I don’t know how such a thing could possibly be calculated. What are the parameters of the term “better off?” Certainly, no parent wakes up in the morning and thinks, ‘I love living in this slum. This is great for my child.’ But every time I come back to Africa and then go back to America, two things strike me, almost like a blow. The first is that children, in Africa, are still desired and considered to be a blessing. And the second thing is how differently behaved the children are (not the children I know personally in America who are all very lovely, but the children I see online and elsewhere). Indoor plumbing notwithstanding, nor the enormous differences between the rich and the poor, and the corruption and political upheaval endemic in so much of Africa, greeting rows of little Kenyan children raised in a slum but who have been given an immeasurable and now squandered, indeed, spat upon gift—self-control—makes these lines jangle across my spiritual consciousness in groans too deep for words:
He said:
3 “Blessed are the poor in spirit,
for theirs is the kingdom of heaven.
4 Blessed are those who mourn,
for they will be comforted.
5 Blessed are the meek,
for they will inherit the earth.
6 Blessed are those who hunger and thirst for righteousness,
for they will be filled.
7 Blessed are the merciful,
for they will be shown mercy.
8 Blessed are the pure in heart,
for they will see God.
9 Blessed are the peacemakers,
for they will be called children of God.
10 Blessed are those who are persecuted because of righteousness,
for theirs is the kingdom of heaven.11 “Blessed are you when people insult you, persecute you and falsely say all kinds of evil against you because of me.
12 Rejoice and be glad, because great is your reward in heaven, for in the same way they persecuted the prophets who were before you.
You can’t use the ordinary human calculation of what is good and what is evil to measure the works of God. Americans don’t have good infrastructure because they are good people. There are more curious and interesting explanations for why the West is, at least right now, so wealthy. Likewise, Africa, in its desire to have the “good things” of life, would do well to look sideways at the West and keep their own council. I pray they don’t, for example, adopt the American view of the family. I hope they will never be tempted to think that children are not a gift from God. I wish they would never mistake the acquisition of material wealth as any kind of “happiness” worth having.

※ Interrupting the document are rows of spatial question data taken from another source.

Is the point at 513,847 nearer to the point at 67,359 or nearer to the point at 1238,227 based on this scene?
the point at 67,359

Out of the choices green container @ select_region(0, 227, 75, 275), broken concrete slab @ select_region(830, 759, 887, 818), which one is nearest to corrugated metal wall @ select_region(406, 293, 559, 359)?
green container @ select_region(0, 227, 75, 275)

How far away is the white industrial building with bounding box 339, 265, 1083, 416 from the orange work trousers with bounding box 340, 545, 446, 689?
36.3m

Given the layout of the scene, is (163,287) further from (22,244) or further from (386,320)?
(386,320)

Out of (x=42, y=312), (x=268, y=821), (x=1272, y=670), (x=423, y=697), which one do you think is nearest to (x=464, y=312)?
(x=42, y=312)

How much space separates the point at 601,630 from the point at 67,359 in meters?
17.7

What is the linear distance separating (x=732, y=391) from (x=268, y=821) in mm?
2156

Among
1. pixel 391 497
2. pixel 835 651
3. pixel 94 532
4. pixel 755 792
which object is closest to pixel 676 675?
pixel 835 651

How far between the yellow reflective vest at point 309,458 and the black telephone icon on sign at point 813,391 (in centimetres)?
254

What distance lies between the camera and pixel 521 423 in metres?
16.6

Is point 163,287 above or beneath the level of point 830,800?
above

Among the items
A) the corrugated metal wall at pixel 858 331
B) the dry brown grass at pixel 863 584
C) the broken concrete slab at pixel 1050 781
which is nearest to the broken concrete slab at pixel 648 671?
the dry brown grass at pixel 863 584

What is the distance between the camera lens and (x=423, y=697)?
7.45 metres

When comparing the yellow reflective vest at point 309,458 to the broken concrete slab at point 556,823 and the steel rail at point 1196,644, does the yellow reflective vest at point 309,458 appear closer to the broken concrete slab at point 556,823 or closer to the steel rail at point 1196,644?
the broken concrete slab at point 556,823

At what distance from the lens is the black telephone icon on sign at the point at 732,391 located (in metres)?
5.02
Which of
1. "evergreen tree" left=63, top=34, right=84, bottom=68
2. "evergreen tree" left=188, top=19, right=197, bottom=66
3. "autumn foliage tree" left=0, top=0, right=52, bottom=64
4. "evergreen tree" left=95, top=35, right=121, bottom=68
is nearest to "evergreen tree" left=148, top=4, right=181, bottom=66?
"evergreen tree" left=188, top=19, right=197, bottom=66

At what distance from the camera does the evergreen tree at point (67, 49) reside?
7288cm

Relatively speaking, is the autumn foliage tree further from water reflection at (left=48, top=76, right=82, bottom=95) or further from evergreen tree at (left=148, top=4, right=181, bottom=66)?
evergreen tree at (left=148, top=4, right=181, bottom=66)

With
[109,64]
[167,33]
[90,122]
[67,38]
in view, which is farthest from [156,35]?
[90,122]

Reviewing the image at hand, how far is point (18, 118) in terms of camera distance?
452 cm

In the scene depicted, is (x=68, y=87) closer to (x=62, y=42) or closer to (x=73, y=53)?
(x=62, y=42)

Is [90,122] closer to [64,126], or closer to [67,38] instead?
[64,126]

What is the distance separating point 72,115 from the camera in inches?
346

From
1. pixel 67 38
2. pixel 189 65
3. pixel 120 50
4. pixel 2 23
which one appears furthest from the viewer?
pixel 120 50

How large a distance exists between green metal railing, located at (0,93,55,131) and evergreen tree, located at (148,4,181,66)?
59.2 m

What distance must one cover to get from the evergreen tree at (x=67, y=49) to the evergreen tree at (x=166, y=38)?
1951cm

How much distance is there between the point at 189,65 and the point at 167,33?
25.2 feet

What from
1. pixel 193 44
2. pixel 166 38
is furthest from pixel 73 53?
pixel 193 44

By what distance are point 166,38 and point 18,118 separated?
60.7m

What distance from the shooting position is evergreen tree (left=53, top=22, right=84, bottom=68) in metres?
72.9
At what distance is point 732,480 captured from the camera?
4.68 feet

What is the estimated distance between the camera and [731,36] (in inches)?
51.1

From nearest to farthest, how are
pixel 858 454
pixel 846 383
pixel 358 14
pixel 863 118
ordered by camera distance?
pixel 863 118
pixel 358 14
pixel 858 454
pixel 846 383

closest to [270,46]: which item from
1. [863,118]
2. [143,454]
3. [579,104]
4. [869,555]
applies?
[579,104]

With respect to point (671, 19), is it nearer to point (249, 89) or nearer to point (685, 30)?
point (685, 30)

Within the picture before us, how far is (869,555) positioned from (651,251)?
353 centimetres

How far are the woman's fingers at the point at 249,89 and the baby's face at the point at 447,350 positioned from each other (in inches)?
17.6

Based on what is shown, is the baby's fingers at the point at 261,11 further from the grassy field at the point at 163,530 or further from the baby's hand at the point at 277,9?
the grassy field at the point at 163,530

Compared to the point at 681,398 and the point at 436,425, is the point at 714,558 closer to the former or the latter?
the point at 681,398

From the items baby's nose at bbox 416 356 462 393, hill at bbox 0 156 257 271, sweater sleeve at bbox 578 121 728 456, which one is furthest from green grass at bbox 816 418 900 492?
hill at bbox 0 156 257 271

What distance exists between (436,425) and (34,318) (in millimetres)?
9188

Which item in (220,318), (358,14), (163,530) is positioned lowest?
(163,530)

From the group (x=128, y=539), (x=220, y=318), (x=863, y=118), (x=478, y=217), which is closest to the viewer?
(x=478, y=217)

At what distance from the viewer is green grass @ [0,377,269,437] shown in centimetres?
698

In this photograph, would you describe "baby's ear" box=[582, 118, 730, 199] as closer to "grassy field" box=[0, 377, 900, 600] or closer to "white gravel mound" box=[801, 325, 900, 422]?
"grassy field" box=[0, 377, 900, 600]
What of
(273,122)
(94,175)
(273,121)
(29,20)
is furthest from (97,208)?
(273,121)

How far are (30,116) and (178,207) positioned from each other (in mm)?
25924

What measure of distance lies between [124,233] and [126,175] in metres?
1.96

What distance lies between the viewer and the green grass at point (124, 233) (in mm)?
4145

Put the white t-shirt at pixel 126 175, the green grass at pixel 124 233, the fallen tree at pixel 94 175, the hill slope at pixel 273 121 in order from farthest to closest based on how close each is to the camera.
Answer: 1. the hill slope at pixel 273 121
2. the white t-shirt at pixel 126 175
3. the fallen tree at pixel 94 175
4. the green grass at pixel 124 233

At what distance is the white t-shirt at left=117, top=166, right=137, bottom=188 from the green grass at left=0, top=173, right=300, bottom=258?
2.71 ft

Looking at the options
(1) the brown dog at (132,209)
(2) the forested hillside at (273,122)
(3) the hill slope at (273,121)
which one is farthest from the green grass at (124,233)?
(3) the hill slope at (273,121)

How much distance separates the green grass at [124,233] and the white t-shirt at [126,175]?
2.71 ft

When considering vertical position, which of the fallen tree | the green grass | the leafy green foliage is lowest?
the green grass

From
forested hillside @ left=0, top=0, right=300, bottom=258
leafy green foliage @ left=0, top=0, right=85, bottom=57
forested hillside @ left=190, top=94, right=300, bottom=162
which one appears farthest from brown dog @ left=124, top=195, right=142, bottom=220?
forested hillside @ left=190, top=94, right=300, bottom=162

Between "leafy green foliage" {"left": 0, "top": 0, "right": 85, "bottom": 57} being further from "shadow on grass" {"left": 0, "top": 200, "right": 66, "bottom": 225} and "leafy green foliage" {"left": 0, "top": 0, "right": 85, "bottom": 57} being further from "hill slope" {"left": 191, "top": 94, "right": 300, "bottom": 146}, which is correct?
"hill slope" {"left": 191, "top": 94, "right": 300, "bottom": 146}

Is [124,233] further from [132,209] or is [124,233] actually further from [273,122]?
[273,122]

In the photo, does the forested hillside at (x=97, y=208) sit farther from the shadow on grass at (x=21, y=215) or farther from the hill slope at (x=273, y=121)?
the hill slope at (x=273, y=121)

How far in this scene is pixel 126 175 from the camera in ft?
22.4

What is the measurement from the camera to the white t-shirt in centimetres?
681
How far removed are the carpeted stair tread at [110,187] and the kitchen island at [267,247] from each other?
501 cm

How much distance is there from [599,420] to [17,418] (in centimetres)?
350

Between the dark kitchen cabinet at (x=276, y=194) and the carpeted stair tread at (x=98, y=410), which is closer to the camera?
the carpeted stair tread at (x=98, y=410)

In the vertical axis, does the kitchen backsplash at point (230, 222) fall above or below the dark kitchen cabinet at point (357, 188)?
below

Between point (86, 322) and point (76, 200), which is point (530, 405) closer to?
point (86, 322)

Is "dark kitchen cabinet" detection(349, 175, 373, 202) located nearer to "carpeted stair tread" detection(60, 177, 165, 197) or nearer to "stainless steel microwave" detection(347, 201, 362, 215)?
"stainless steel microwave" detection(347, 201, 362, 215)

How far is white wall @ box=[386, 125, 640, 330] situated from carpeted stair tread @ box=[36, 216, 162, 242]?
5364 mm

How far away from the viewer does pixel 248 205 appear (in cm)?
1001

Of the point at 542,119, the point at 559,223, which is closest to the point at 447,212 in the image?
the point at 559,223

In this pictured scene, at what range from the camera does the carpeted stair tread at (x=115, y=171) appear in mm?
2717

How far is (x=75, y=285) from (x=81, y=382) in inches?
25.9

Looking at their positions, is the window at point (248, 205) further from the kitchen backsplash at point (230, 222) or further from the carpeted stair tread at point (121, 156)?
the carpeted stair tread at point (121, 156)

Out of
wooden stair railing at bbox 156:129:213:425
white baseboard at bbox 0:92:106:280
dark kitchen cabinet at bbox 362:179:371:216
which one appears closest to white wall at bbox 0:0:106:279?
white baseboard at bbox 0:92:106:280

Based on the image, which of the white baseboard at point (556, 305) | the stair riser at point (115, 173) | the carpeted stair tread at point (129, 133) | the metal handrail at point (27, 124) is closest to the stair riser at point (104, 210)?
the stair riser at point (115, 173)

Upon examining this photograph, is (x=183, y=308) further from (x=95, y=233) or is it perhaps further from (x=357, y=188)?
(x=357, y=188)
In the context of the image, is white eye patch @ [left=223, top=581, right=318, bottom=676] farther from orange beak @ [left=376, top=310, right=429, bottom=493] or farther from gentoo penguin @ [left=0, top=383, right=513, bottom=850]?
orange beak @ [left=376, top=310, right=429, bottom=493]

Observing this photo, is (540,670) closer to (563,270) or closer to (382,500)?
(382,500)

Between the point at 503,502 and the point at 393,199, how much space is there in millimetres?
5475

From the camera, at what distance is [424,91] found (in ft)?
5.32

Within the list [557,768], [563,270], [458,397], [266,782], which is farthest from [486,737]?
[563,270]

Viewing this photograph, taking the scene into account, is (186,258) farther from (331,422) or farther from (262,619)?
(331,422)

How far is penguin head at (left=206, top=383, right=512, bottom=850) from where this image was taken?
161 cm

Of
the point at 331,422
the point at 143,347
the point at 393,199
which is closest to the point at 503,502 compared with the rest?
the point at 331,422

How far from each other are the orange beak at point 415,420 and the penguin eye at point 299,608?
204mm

The fact is that all people everywhere are wicked and evil, but God often has mercy in the midst of our dark troubles. He often rescues his creatures out of the various pits they dig for themselves and each other. But if you don’t even know that you are in a pit, you really are in the worst kind of way.
Have a nice day!
*I have gone back and forth with the spelling of this town inside a town over the last ten years or so. Just when I was confidently writing “Kuwinda” somehow I had to unlearn it for “Kuinde.” I think there is at least one other way to spell it.